How was the last team call? If you had to break it down with rough percentages, how much of that meeting was about the goals we set at the start of the quarter? How much wasn't? When you look at your notes from your last three 1:1s, do any trends jump out? Are your folks running full speed or spending a lot of time waiting on approvals? And, if you asked every person on your team to play back the org's big goals for the year and then a few words about how the team's focus for the quarter plugs into that, could they?
This isn't meant to stress you or your team out. We actually don't care so much whether the team can answer your strategy riddles. But our put to you is that, as a boss, you already have a sense of whether we're on track. Or whether we're slipping.
The good news
The good news is that it's still January. So much of being an effective operator is noticing problems early, because groups react differently to problems early on. And we get that it might not feel like good news. Because last month was December, and end-of-year problems feel very different. The dominant problem solving strategy last month was "shut up and muscle through it and hit the number and close it out." December for many orgs is lower quality, more slips, unfinished business, and generally feeling less great about your work. Happy holidays!
But it isn't December, it's January. If you can give your organization the gift of spotting problems early, you can solve them with shoulders down. People still have their New Year Energy, and so the problems you spot land less like oh no we're doomed ("shut up and muscle through it") and more like I've discovered something about how we do this kind of work. It doesn't mean every problem has easy answers. It just means that searching for answers, changing the way the work happens, restating what we're trying to get done is still, like, allowed.
Some people get too fond of spotting problems early. They become a constant drone of imagined problems that could happen, which leads to a bunch of firefighting hypotheticals. This generally lands as unhelpful stop-energy, and in short order no one will invite you to their fun or important projects, and you shouldn't do it. But assuming you're looking at something real, not hypothetical. Assuming we're a few weeks or months in, and you can already tell that your team's work is at risk, it's time to intervene.
More good news
You are not alone. Most teams screw this stuff up. Over-optimistic timelines. Assuming things will parallelize without seeing the hidden interdependencies. Punting on questions of measurement, or priority, or realism. It's all pretty normal and you spotted it early and that is all good news. But given all that, we also shouldn't have too much fondness for the plan as it's currently written. In the moment where your intuition is telling you that there's a problem, that intuition is a better signal than anything you wrote down in the heady optimism of a planning session last December.
Chase that intuition. Assume your current plan is a lie. Assume your metrics are shit. Assume that your abstractions aren't and your leading indicators don't. If you have a strong sense that things aren't getting off to a good start, it's usually one of three things:
We're working towards the wrong goals.
We don't know what's most important.
We are working on the right, most important things but something is in our way.
The solution to #1 and #2 is the same. In every RSG program there's a slide, somewhere near the beginning, that says, "Your job as a leader is to make your team more effective." And when things are going sideways and you're worried that you're slipping, the question you want to ask until you get a crystal-fucking-clear answer is, "effective at what?"

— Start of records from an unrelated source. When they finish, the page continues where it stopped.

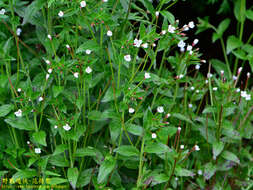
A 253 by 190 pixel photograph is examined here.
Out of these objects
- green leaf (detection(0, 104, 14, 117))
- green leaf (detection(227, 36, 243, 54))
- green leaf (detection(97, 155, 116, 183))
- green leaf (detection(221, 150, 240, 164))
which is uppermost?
green leaf (detection(227, 36, 243, 54))

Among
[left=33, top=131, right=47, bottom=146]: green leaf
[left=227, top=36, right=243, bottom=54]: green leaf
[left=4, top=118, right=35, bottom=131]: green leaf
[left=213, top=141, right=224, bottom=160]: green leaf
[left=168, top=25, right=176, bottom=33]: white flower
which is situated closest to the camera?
[left=168, top=25, right=176, bottom=33]: white flower

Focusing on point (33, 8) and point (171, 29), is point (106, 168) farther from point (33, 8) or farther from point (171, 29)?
point (33, 8)

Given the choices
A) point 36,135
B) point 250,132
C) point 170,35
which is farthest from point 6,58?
point 250,132

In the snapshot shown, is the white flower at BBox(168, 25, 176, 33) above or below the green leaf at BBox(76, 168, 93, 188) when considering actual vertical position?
above

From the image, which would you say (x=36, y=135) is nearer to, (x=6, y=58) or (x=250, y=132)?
(x=6, y=58)

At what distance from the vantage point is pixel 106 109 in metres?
2.48

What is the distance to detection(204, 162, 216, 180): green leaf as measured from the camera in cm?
250

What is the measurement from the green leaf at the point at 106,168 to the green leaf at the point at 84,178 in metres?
0.19

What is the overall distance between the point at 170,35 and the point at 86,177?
121 centimetres

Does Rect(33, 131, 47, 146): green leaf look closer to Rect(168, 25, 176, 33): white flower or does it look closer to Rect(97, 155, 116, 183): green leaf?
Rect(97, 155, 116, 183): green leaf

That's a conversation to have with your boss, immediately. It can sound like, "My team is spread too thin and I want to get clear on prioritization." Or, "I'm worried my team's work isn't plugged in to the goals of our department." Or, honestly, "It sounded good when we were planning last year, but looking at it now, my team's work doesn't make sense." There's lots of forms the question can take, but you can't get things on track without an answer.
If your team disappeared overnight, what would drop and why would the organization care? If your boss doesn't have that answer, then you should take them by the hand and walk together to their boss. Someone, somewhere in the organization, is signing off on your team's payroll. Why? What do they think they're buying? Either that clarity exists somewhere in the org, in which case you're entitled to it. Or it doesn't, in which case you're going to be the owner of figuring it out.
If, on the other hand, you're in situation #3. If your team is working on the right and most important things, but they are blocked, then that's your new job. Maybe it's someone else's team. Maybe it's an unavailable executive. Maybe it's budget or headcount or tooling or snacks. You might feel like that's someone else's problem, or above your pay-grade, or out of your hands. Our put to you is that none of those are very satisfying answers. Your intuition is not gonna give you a break until you figure this thing out.
But you can figure it out. It's still January.